Dutch Limit Derivative Sales to Social Housing in Wake of Losses
The Netherlands placed greater restrictions on banks’ derivative sales to affordable-housing providers after Stichting Vestia Groep unwound billions of euros of soured interest-rate swaps at a loss this year.
Housing associations will only be permitted to purchase so- called payer swaps and interest-rate caps from Oct. 1, Interior Minister Liesbeth Spies said in a statement on the ministry’s website today. They can only buy derivatives from banks that agree to consider them non-professional investors, she said.
Vestia, which owns 89,000 homes and is based in Rotterdam, lost 1.3 billion euros ($1.6 billion) of collateral as part of a deal reached in June to unwind derivatives and repay 700 million euros to nine banks, including Citigroup Inc. (C) and Deutsche Bank AG. (DBK) The agreement stopped the organization from having to post more collateral if interest rates kept falling.

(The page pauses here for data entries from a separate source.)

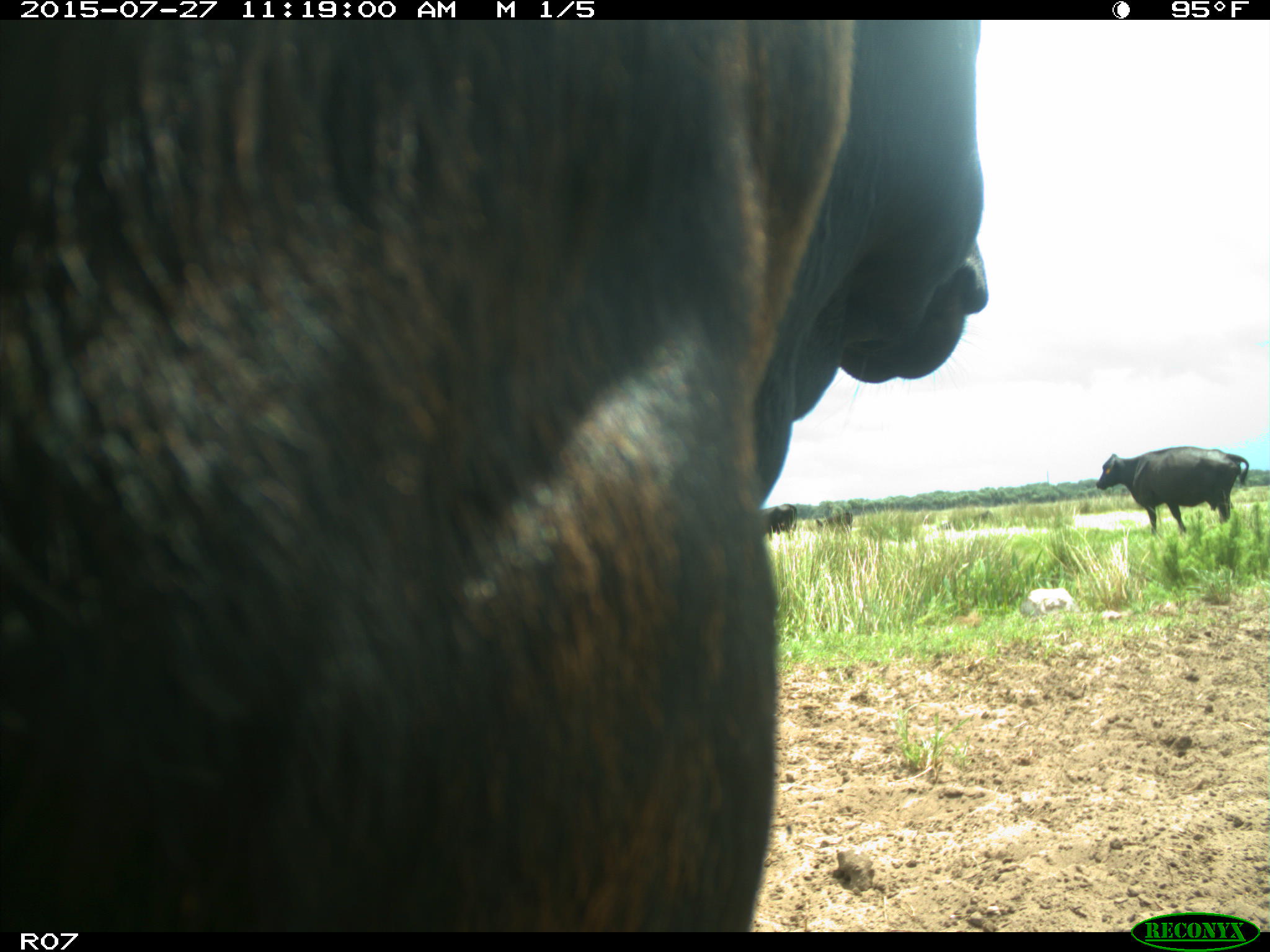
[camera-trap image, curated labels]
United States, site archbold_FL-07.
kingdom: Animalia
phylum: Chordata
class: Mammalia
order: Artiodactyla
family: Bovidae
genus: Bos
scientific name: Bos taurus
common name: domestic cow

Spies “wants to prevent corporations taking irresponsible risks in future,” according to the statement. “Vestia struggled with big liquidity issues as it had to add collateral to the bank because of dropping interest rates. It also speculated with complex derivative products.”

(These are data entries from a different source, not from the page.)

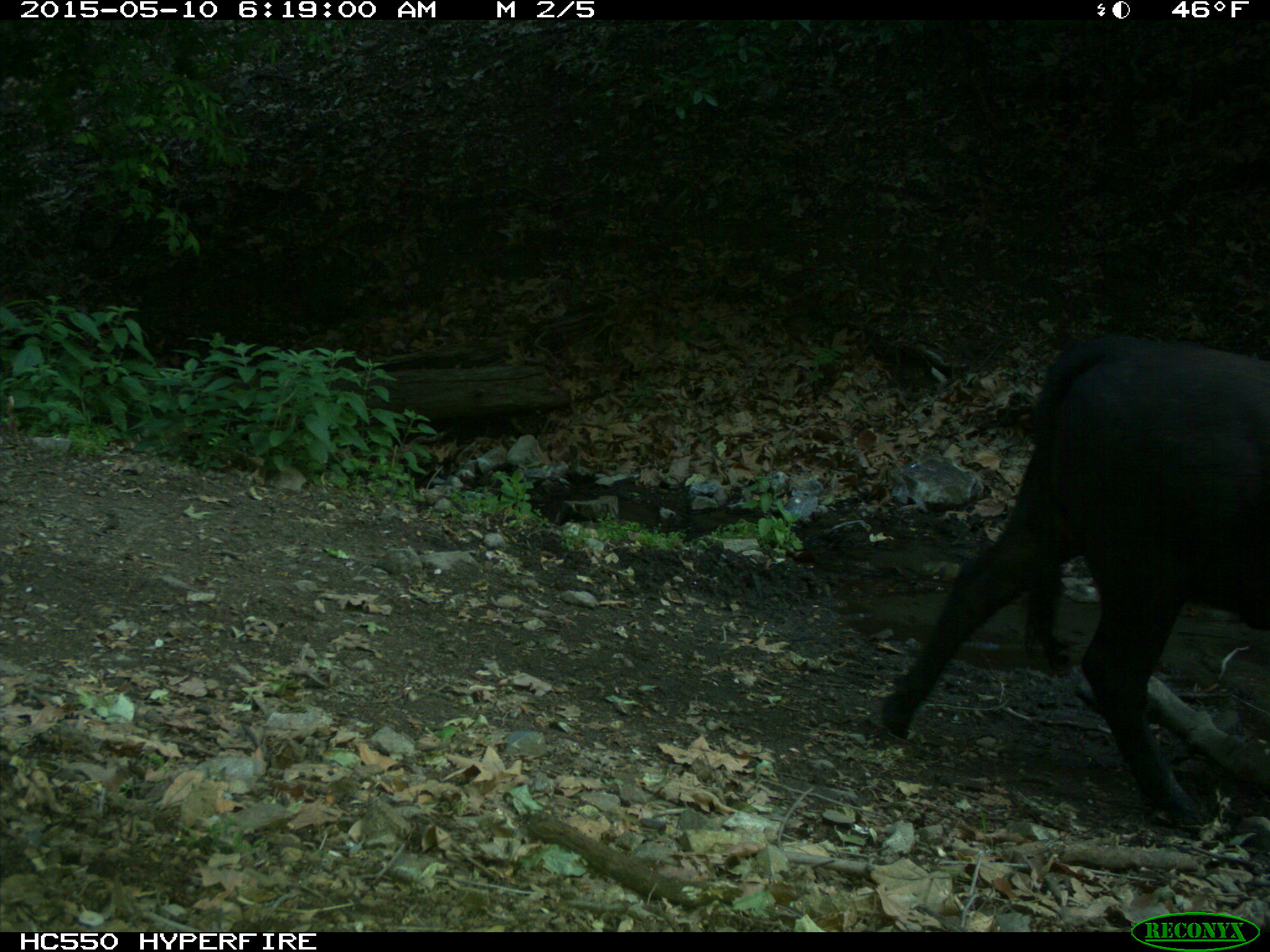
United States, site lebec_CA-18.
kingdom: Animalia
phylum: Chordata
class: Mammalia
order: Artiodactyla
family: Bovidae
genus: Bos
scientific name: Bos taurus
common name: domestic cow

The Netherlands has about 400 housing organizations, of which 162, excluding Vestia, had 17.9 billion euros in derivative contracts as of Dec. 31, a supervisory body said on June 4. That compared with lending of 62.2 billion euros. Vestia alone had amassed interest-rate swaps with a value of 22 billion euros, compared with 6.1 billion euros of loans, the organization said in February.
Housing organizations using derivatives will be forced to maintain a buffer that allows them to handle an interest-rate drop of two percentage points, Spies said.
Payer swaps, contracts in which a housing firm pays a fixed rate on loan while receiving a variable rate, will be capped at a duration of 10 years, Spies said. Interest-rate caps provide insurance that limits interest payments to a certain maximum.